Le “Cours d’Instructions religieuses” redonne cette affirmation de l’authenticité de la Bible sans aborder le rôle de l’Église catholique. L’auteur du “Cours d’Instructions religieuses” se place dans le courant traditionnel des théologiens protestants : la “Parole de Dieu” est inscrite dans la Bible, toute la Bible, rien que la Bible. On pourrait multiplier les citations extraites du “Cours” qui illustrent ce thème. La longue période du “Désert”, entre la Révocation de l’Edit de Nantes (1685) et l’Édit de Tolérance (1787), avait solidement lié le réformé à sa Bible ou ... à son manque de Bible. Ainsi, au milieu du 18e siècle, la famille Baraton de “Saint Avit Grave Moiron” acheta en commun une bible et la page de garde porte l’émouvante inscription que chacun s’engageait à prêter l’ouvrage au membre de la famille qui en ferait la demande, au delà de la succession des générations.

Un autre facteur, rarement exposé, a contribué à cheviller le réformé à la parole de Dieu. On considérait alors unanimement que la création du monde s’était déroulée un peu plus de quatre millénaires avant la naissance du Christ et n’avait duré que six jours. Pour le chrétien de l’époque, Dieu, sa création, ses créatures, hommes compris, et son fils fait homme, Jésus-Christ, appartenaient à une proximité spatiale, temporelle et mentale, une proximité tangible et quotidienne. Les notions de temps et d’espace avaient des aspects subjectifs qui nous étonnent aujourd’hui. Ainsi, en 1815, les habitants de Bergerac qui entendirent des coups de tonnerre dans un ciel serein pensèrent qu’il s’agissait de coups de canons tirés dans des combats qui se déroulaient à Bayonne ou à Périgueux ! C’est dire la forte assimilation entre des perceptions non analysées et des a priori qui avaient valeur de certitudes admirables. Il en allait du temps comme de l’espace. Avec cette même démarche mentale, on admirait une création à peine sortie de la main de Dieu et dont on commençait à découvrir les multiples splendeurs. L’une des principales preuves de l’existence de Dieu, sinon la première, chez les Réformés, était alors le spectacle de la création. Le “Cours d’Instructions religieuses” ne manque pas de le souligner.

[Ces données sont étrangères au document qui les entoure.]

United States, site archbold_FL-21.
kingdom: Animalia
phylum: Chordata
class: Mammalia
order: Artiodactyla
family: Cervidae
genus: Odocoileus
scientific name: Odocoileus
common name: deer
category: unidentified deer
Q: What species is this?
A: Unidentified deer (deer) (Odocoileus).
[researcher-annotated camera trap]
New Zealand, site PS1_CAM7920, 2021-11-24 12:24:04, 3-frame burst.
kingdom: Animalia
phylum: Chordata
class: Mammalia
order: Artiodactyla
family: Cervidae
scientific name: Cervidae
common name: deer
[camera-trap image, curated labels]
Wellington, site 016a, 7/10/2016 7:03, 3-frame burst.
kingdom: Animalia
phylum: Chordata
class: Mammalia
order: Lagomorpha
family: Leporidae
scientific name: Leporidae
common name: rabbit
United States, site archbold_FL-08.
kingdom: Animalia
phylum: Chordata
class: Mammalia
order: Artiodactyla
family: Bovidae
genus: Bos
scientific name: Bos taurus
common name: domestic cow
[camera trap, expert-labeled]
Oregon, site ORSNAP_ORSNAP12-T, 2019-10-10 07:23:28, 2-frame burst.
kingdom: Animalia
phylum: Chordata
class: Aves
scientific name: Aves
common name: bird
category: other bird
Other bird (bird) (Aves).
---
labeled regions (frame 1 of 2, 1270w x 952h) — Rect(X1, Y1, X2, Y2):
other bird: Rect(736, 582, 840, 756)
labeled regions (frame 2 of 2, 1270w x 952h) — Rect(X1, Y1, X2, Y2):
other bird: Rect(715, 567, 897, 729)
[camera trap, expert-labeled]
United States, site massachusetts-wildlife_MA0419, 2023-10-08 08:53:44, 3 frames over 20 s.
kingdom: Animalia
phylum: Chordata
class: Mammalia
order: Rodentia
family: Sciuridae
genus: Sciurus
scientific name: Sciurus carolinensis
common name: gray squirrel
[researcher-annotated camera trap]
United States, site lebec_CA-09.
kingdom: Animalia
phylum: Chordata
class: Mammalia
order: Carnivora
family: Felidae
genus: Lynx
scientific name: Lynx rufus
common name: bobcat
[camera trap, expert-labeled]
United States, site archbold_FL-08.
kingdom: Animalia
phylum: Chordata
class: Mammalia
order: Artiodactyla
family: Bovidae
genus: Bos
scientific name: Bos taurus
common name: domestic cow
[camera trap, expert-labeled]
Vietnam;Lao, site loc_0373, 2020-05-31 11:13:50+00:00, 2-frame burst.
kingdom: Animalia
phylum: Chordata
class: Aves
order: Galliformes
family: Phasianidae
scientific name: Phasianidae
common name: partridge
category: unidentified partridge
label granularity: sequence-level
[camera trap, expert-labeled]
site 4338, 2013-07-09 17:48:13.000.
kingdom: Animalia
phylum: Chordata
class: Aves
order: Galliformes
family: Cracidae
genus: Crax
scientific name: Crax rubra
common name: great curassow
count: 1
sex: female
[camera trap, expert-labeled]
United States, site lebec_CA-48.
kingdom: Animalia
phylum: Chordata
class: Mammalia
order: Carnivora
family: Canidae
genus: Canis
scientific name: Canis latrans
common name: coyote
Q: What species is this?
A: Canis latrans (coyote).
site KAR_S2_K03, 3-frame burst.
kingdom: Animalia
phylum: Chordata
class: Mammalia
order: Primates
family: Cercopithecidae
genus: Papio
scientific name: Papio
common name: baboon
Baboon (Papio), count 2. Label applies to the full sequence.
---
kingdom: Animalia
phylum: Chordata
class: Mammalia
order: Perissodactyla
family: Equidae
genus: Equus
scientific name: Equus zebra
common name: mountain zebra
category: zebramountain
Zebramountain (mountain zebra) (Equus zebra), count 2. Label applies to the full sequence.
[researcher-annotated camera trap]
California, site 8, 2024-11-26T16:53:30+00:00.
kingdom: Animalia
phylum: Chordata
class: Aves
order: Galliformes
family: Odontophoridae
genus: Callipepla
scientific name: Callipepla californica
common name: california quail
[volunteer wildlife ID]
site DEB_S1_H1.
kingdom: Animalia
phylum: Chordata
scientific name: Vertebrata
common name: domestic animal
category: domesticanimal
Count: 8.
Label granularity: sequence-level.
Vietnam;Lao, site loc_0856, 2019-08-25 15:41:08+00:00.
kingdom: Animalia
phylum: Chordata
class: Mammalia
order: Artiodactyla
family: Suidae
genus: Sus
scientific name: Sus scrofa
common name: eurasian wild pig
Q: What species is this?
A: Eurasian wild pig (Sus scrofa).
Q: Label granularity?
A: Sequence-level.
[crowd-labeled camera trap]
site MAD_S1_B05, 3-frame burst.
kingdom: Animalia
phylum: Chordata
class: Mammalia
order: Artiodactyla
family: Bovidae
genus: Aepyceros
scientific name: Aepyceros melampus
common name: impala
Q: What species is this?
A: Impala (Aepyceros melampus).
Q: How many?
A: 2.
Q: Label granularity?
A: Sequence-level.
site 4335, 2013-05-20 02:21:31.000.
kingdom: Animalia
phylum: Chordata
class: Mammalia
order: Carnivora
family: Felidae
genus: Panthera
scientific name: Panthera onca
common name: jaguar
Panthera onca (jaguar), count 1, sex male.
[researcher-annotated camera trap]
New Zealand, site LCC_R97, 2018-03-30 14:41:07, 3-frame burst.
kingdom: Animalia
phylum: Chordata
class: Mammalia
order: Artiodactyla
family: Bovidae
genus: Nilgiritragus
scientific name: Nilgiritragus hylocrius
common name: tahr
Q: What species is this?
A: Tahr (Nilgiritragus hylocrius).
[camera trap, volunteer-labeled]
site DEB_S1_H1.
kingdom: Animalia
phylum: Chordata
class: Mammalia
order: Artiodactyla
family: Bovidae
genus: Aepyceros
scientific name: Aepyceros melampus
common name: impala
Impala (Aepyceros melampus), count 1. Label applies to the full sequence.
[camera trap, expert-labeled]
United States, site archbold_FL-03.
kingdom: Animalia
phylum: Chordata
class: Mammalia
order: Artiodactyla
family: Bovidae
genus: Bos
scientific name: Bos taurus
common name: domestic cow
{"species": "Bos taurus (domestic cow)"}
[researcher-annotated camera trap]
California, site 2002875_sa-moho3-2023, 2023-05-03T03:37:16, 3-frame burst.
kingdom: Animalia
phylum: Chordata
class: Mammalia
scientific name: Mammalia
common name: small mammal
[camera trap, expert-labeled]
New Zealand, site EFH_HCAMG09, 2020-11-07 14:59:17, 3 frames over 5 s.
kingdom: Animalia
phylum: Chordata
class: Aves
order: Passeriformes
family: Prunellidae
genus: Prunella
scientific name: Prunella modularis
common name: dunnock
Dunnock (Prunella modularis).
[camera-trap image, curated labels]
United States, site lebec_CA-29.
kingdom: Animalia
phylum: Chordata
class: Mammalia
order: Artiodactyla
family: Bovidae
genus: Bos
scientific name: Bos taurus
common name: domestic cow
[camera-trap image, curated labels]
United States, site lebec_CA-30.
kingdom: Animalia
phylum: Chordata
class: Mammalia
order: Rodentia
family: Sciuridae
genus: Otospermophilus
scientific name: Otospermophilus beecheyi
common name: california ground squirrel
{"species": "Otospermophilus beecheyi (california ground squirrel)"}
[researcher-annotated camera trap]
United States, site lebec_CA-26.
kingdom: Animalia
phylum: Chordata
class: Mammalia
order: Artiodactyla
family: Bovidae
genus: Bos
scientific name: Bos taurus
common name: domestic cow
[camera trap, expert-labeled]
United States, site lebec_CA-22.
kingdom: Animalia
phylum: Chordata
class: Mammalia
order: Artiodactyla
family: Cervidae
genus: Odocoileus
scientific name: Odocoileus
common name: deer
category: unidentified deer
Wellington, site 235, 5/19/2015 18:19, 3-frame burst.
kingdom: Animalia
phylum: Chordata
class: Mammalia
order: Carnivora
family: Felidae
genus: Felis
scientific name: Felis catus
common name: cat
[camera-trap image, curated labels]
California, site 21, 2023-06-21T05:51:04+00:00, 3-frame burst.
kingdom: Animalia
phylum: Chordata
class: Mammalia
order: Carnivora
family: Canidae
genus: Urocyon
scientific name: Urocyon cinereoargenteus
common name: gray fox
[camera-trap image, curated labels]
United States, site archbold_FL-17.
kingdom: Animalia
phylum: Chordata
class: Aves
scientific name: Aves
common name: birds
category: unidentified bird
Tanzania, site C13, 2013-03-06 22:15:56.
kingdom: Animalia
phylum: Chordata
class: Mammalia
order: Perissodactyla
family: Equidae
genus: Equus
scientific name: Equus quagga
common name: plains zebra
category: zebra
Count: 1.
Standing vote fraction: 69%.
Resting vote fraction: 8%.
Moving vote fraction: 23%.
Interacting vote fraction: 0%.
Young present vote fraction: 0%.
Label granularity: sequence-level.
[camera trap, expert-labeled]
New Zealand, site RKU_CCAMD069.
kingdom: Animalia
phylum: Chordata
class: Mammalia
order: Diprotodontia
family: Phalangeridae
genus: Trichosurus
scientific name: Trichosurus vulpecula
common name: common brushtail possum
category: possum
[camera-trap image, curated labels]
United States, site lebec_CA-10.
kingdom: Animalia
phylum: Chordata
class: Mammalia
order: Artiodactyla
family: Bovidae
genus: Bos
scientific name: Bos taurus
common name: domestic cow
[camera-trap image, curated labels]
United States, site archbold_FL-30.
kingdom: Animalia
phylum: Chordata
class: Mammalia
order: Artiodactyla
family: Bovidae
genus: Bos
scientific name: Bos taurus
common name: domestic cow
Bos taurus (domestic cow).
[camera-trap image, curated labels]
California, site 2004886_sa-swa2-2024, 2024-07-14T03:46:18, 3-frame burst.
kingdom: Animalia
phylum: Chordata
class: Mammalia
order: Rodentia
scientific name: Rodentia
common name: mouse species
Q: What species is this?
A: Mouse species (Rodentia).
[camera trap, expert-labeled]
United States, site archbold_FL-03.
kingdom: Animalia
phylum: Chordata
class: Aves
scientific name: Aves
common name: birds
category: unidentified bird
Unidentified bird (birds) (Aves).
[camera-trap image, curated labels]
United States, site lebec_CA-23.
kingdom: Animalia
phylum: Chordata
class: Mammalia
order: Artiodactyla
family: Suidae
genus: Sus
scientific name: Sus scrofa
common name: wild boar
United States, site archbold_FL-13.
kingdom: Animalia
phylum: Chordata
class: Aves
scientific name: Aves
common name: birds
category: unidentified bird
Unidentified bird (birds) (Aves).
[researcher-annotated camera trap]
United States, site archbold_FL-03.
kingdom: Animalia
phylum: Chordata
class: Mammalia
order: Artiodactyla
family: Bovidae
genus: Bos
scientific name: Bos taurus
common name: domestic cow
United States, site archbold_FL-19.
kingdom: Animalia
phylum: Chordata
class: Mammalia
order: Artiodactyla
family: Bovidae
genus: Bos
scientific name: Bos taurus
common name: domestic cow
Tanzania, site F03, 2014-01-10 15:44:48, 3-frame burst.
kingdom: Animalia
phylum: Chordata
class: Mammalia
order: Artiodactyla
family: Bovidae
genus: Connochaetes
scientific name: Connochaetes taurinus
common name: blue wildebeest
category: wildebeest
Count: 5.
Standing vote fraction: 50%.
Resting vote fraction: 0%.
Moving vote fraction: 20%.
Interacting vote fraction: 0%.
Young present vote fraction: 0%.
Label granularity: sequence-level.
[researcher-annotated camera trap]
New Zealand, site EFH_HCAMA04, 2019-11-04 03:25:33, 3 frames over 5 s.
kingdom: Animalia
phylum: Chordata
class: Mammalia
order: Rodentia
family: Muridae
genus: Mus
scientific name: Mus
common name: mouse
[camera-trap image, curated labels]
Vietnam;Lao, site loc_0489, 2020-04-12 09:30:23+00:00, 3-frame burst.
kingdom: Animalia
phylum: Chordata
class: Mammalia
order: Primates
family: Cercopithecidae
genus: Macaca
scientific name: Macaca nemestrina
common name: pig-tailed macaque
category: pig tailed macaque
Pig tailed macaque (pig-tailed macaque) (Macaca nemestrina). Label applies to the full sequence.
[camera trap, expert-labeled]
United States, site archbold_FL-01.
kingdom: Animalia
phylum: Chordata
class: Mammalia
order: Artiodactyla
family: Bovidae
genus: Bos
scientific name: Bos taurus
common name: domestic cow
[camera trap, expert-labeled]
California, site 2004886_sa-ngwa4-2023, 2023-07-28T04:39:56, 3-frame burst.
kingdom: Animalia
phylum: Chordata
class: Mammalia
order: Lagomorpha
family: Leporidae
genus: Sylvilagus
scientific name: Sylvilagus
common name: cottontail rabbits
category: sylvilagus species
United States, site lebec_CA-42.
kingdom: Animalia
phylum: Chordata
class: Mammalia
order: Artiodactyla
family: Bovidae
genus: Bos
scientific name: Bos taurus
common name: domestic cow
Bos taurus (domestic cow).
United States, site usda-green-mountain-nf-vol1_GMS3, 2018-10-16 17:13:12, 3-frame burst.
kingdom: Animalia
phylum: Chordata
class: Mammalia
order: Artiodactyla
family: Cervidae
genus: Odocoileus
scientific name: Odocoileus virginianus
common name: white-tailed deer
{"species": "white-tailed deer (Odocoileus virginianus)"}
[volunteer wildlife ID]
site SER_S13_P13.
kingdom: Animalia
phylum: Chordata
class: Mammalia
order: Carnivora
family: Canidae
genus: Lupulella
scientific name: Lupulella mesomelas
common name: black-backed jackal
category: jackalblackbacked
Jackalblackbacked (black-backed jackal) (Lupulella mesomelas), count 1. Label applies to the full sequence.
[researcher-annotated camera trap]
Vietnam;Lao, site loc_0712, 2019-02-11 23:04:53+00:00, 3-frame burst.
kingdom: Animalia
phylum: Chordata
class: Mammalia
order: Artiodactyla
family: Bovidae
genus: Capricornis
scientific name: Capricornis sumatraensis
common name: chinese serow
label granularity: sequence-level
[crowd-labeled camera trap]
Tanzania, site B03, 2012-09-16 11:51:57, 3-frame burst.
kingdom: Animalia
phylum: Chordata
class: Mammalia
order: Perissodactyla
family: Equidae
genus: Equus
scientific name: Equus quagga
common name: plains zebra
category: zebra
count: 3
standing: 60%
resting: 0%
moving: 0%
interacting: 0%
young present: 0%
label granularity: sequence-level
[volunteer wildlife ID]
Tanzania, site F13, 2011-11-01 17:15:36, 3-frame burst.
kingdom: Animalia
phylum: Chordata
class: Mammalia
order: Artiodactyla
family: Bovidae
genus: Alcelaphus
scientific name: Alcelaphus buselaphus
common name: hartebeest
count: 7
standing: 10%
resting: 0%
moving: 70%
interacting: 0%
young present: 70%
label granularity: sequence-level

Être sur terre, c’était être dans la main de Dieu.

 

25 - La sanctification

La sanctification était un cadeau de Dieu. Elle accompagnait le chrétien durant sa vie puis après sa mort, jusqu’au jugement dernier. “La sanctification est l’œuvre de Dieu et non pas de l’homme ; il est en effet impossible que l’homme la fasse ou qu’il y contribue en rien pas ses forces naturelles puis qu’il n’en a point pour le service de Dieu” Roi V, 6.

Jacques Reclus soulignait l’importance de la sanctification : “Nous comprenons en effet que nous aimons le Seigneur et sommes disposés à le servir, puisque c’est en celà que consiste la félicité des saints dans le ciel - Apoc. VII, 15, XXII, 3. Aussi la sanctification est-elle une grâce acquise par Jésus-Christ à ses rachetés et donnée à ses fidèles - 1 Cor. I, 30, Jean XVII, 19, Eph. V, 25n 26. D’où il résulte que tous ceux en qui cette sanctification n’aura pas été faite seront rejetés de Dieu comme n’ayant aucune part à la mort de J. C. - Math. VII, 21-23. Tous les fidèles sont donc appelés à la sanctification - 1 Thes. IV 3-7”.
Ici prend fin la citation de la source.